# Killies Import > Planted Tanks >  Need your comment - Rock location

## Chuah CS

I just received Spiky moss from Mr. Loh KL early Sep'06. Thanks again Mr. Loh  :Very Happy:  

I need member's input on the location of the spiky moss to be placed in my tank. Whether to tie it on rock or driftwood? I welcome any comments even on my current scaping.

I have attached my tank photo here.


http://www.killies.com/forum/albums/public/DSC01947.jpg

http://www.killies.com/forum/albums/public/DSC01956.jpg

http://www.killies.com/forum/albums/public/DSC01961.jpg

http://www.killies.com/forum/albums/public/DSC01962.jpg

http://www.killies.com/forum/albums/public/DSC01963.jpg

http://www.killies.com/forum/albums/public/DSC01966.jpg

Proposed spiky moss location (tie it on rock)
http://www.killies.com/forum/albums/...spiky_moss.jpg

Thanks & regards,
Chuah

----------


## FC

Dear Chuah,

FYI, I had removed the "thumb" from your photo link's name.
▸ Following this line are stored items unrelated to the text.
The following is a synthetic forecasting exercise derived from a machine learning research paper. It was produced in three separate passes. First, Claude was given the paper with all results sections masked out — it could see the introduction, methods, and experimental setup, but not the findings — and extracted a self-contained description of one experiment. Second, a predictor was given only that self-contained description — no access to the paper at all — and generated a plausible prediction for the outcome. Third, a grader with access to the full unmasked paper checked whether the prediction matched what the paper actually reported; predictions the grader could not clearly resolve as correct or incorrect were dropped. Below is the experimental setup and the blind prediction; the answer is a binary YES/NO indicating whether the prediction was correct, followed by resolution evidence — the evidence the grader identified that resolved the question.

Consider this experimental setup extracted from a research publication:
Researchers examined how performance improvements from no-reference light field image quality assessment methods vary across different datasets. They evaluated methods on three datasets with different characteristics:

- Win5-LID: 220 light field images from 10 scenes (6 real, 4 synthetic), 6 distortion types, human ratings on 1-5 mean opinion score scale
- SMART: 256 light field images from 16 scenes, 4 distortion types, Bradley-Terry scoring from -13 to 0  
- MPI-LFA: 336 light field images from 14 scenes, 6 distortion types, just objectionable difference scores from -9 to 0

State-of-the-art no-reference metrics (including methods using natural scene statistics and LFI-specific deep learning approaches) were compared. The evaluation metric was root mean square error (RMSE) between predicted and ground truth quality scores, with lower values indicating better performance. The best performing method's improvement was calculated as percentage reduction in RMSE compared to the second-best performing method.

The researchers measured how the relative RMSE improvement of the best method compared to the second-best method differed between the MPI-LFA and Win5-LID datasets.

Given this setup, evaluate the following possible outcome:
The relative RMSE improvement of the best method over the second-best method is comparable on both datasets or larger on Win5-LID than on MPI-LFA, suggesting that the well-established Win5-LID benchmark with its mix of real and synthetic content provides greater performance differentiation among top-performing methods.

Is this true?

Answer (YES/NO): NO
This will enable reader to see larger picture size than "thumb". I had also change the first photo link to show up the photo but not the rest, so that, those still in dial-up will not hurt. Hope this is fine for you.

Your tank is really nice, I cannot do fern like you do, mine turn black easily. The backdrop is also very nice with part exposure of the "rock" at the right bottom.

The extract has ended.